賃上げしても人が辞めるのはなぜ?定着率を上げるための「第2の給与」とは

「昨今の物価高もあるし、スタッフには長く働いてほしい」 そんな思いで、決死の覚悟でベースアップや手当の増額に踏み切った経営者の方も多いのではないでしょうか。
しかし、蓋を開けてみるとどうでしょう。「給料は上がったけれど、結局辞めてしまった」「期待したほど現場の士気が上がっていない」……そんな現実に直面し、無力感を感じている院長先生や経営者様も多いかと思います。
「お金の問題ではないなら、一体何が不満なのか?」 その答えは、心理学の有名な理論の中に隠されています。今回は、経営者が陥りやすい「賃上げの罠」と、本当にスタッフを定着させるための「もう一つのアプローチ」についてお話しします。
なぜ給料を上げても「やる気」は続かないのか
結論から申し上げますと、経営学(ハーズバーグの二要因理論)において、給与や労働条件は「不満を解消する要因」であっても、「満足を高める要因」ではないとされています。
これを「衛生要因」と呼びます。 例えば、衛生状態(トイレの清潔さなど)をイメージしてください。トイレが汚れていれば猛烈な不満を感じますが、ピカピカに掃除されていても「当たり前」と感じるだけで、感動して仕事のやる気がみなぎることはあまりありませんよね。
給与もこれと同じ性質を持っています。
- 給与が低い → 「強い不満」を感じ、辞める理由になる。
- 給与が高い → 「不満」は消えるが、それだけで「もっと頑張ろう!」という持続的な意欲(モチベーション)には繋がらない。
つまり、賃上げは「マイナスをゼロに戻す」行為であり、プラスを生み出すには別の要素が必要なのです。
衛生要因とは?
職務不満の防止にはなるが、積極的態度を引き出すにはほとんど効果のないもの
例)会社の方針、上司の監督、給与、人間関係、労働条件、作業環境 など
定着のカギは「心の報酬(動機づけ要因)」

◆ ◆ ◆ ◆

課題一覧:
[1] 本文では、ハーズバーグの二要因理論において給与や労働条件は何と呼ばれているか。
[2] 本文の「例)」で始まる行に衛生要因の例として挙げられているものを、すべて書き出せ。
[3] 賃上げと定着率についての本文を、最後の見出し「定着のカギは「心の報酬(動機づけ要因)」」の後から書き継げ。

◆ ◆ ◆ ◆

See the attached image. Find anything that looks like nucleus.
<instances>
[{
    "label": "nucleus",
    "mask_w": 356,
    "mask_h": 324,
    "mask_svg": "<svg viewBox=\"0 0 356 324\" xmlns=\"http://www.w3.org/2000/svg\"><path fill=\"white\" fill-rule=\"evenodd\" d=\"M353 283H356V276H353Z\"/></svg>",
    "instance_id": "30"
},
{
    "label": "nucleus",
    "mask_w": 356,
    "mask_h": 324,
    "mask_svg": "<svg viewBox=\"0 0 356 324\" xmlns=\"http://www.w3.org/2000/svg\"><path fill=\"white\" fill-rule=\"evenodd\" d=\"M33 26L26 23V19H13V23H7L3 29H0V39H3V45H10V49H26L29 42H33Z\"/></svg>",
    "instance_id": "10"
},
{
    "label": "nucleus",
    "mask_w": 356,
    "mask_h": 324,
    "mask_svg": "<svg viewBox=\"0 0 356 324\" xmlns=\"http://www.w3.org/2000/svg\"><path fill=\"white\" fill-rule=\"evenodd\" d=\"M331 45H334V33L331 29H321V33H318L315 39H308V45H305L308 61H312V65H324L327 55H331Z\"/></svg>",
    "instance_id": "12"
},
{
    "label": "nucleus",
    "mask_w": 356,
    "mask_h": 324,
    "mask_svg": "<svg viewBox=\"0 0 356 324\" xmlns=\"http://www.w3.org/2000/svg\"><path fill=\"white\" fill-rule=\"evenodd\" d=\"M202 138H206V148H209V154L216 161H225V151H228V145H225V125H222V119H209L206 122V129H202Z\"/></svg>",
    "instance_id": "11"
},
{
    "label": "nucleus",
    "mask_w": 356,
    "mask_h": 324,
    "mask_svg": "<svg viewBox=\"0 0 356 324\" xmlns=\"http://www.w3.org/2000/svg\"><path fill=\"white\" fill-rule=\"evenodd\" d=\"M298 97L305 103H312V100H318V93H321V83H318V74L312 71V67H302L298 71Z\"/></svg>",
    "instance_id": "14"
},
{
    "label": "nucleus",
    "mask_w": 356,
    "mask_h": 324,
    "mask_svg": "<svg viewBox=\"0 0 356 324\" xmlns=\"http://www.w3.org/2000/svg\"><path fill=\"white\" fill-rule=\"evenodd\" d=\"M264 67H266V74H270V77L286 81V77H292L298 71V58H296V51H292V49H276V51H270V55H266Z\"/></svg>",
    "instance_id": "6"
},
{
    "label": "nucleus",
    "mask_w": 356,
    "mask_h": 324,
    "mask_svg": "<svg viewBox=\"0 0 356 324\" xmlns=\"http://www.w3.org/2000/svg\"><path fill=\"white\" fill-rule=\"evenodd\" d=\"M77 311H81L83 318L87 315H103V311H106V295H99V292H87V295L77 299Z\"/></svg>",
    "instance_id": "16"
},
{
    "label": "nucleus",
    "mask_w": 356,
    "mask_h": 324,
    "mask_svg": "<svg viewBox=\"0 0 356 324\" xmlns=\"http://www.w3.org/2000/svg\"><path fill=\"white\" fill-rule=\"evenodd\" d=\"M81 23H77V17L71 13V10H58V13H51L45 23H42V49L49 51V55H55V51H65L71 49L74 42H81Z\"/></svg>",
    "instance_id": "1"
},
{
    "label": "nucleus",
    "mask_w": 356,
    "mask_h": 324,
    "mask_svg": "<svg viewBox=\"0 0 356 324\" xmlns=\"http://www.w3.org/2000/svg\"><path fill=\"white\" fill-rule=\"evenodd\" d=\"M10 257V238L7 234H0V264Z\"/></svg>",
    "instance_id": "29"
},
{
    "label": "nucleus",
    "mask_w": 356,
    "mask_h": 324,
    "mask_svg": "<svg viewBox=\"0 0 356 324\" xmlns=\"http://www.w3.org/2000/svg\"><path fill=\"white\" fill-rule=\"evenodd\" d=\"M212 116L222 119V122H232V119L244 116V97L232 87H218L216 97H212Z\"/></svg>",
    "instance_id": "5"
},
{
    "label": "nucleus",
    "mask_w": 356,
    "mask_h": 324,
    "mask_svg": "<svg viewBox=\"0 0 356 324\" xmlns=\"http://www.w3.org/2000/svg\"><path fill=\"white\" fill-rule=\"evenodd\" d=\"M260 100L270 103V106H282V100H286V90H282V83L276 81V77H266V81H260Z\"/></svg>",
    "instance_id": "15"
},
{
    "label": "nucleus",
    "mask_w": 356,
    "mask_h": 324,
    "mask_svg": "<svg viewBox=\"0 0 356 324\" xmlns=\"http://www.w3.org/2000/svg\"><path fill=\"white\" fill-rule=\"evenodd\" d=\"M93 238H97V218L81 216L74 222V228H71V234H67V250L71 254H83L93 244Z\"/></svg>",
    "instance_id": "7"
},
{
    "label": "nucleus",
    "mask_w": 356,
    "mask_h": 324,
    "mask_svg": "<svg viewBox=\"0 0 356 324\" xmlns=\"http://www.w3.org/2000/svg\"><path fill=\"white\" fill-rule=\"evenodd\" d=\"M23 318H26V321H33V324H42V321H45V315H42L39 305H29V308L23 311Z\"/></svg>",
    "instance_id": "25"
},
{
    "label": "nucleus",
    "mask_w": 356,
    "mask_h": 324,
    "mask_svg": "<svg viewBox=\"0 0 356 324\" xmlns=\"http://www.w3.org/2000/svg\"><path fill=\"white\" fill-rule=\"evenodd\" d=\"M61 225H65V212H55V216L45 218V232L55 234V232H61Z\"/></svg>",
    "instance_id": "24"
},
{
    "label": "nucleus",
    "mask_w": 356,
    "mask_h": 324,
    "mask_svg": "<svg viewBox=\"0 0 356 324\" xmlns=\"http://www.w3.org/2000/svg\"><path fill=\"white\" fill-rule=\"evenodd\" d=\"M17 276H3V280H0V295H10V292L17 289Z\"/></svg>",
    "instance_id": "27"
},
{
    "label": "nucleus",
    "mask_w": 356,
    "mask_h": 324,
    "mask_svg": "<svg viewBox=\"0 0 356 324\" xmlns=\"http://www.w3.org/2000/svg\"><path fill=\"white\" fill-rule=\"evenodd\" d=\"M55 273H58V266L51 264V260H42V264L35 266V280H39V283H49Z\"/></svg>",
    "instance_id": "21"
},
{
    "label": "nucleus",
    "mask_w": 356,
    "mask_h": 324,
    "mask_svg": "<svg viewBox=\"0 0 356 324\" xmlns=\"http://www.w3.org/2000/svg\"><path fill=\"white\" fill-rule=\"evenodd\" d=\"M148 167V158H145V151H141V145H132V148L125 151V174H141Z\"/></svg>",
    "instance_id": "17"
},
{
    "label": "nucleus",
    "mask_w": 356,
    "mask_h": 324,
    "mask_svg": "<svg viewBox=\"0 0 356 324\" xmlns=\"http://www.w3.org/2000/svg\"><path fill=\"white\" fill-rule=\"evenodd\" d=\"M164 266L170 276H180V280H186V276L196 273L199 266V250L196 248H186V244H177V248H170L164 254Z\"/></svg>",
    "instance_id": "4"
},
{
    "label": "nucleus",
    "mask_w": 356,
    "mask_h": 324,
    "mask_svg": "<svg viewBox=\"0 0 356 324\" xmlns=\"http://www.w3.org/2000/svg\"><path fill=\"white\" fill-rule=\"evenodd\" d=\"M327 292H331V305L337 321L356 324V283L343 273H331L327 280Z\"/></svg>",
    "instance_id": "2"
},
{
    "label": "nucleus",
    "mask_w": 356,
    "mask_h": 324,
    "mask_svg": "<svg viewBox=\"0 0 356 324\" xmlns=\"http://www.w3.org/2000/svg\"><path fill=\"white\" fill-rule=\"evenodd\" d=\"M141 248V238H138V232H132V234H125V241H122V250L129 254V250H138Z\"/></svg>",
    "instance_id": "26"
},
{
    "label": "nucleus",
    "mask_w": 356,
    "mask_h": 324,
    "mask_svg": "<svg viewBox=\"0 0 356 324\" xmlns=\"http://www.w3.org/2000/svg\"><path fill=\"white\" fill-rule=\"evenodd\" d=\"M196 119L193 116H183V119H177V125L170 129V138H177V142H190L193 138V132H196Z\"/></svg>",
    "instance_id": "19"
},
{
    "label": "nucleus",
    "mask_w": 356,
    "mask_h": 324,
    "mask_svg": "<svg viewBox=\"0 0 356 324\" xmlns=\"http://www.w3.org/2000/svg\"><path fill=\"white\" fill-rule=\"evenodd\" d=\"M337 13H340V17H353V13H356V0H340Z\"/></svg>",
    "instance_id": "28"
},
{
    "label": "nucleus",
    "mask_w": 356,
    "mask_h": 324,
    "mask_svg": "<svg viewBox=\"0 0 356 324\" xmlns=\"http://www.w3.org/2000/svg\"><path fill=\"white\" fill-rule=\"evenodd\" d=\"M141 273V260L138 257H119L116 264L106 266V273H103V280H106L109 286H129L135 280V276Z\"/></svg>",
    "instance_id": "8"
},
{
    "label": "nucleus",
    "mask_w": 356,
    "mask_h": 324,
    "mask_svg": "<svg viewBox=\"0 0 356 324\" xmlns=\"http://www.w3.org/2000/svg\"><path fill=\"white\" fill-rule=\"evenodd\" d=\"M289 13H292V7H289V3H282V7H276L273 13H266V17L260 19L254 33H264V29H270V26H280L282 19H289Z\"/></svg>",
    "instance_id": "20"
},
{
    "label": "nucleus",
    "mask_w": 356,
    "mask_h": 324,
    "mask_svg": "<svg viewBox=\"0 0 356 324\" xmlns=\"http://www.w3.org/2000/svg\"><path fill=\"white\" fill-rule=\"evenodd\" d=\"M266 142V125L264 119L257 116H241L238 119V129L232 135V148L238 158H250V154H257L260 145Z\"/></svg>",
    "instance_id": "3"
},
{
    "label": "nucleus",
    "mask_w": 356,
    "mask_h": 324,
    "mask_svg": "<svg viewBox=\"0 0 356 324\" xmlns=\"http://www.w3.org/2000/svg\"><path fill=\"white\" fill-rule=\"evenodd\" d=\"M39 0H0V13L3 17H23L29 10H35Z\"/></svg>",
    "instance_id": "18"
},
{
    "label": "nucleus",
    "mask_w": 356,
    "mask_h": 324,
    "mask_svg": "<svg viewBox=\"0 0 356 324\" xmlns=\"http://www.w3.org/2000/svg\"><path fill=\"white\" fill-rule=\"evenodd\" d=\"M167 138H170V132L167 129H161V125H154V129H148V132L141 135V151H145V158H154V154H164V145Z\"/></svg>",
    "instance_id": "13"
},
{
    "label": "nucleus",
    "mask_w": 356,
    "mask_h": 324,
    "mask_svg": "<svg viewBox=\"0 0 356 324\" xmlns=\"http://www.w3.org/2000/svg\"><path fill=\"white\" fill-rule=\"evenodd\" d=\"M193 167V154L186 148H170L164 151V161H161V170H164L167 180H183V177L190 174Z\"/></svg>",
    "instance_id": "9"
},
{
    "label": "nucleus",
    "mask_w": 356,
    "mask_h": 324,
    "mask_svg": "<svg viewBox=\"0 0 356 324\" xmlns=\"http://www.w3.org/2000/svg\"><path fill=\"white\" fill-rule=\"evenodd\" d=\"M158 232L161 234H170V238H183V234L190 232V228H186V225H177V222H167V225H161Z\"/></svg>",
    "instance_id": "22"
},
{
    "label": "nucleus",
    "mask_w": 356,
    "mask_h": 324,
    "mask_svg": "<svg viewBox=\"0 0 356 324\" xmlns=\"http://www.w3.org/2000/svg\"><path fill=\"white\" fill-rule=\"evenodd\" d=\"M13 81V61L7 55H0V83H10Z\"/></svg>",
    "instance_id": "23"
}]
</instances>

◆ ◆ ◆ ◆

解答:
[1] 衛生要因と呼ばれている。

[2] 会社の方針、上司の監督、給与、人間関係、労働条件、作業環境

[3]
では、スタッフを「この病院(会社)でずっと働きたい!」「もっと貢献したい!」という気持ちにさせるプラスの要素とは何でしょうか。 それは、「動機づけ要因」と呼ばれるものです。具体的には以下の2つが大きな柱となります。
1. 承認欲求を満たす(自分の存在価値)
「院長は自分の仕事を見てくれている」「私の提案が採用された」といった感覚です。 特に動物病院や専門職の現場では、日々の忙しさに追われ、良い仕事をしていても「やって当たり前」になりがちです。
金銭的な報酬だけでなく、「○○さんがいてくれて助かったよ」という言葉や、役割を与えること自体が「心の報酬」となり、帰属意識を高めます。
2. 成長実感を持たせる(未来への期待)
人間は「昨日よりできるようになった自分」を感じるとき、大きな喜びを感じます。 単に作業をこなすだけでなく、新しい手技を覚える、後輩指導を任される、あるいは外部研修に参加するといった「成長の機会」が提供されているかどうかが重要です。
「ここにいれば、自分はもっと成長できる」と思える職場からは、人は簡単には離れません。
動機づけ要因とは?
組織構成員の積極的態度を引き出すもの
例)達成感、承認、仕事そのもの、仕事への責任、昇進 など
もちろん、生活の基盤となる給与(衛生要因)を整えることは大前提であり、そこに取り組まれた先生方の経営努力は素晴らしいものです。その努力を無駄にしないためにこそ、次は「動機づけ要因」に目を向けてみてください。
「お金」という物質的な報酬と、「承認・成長」という精神的な報酬。 この両輪が噛み合ったとき、組織は驚くほど力強く回り始めます。
今すぐできるアクション
まずは明日、スタッフ一人ひとりに対して「具体的な行動」を褒める・感謝することから始めてみませんか?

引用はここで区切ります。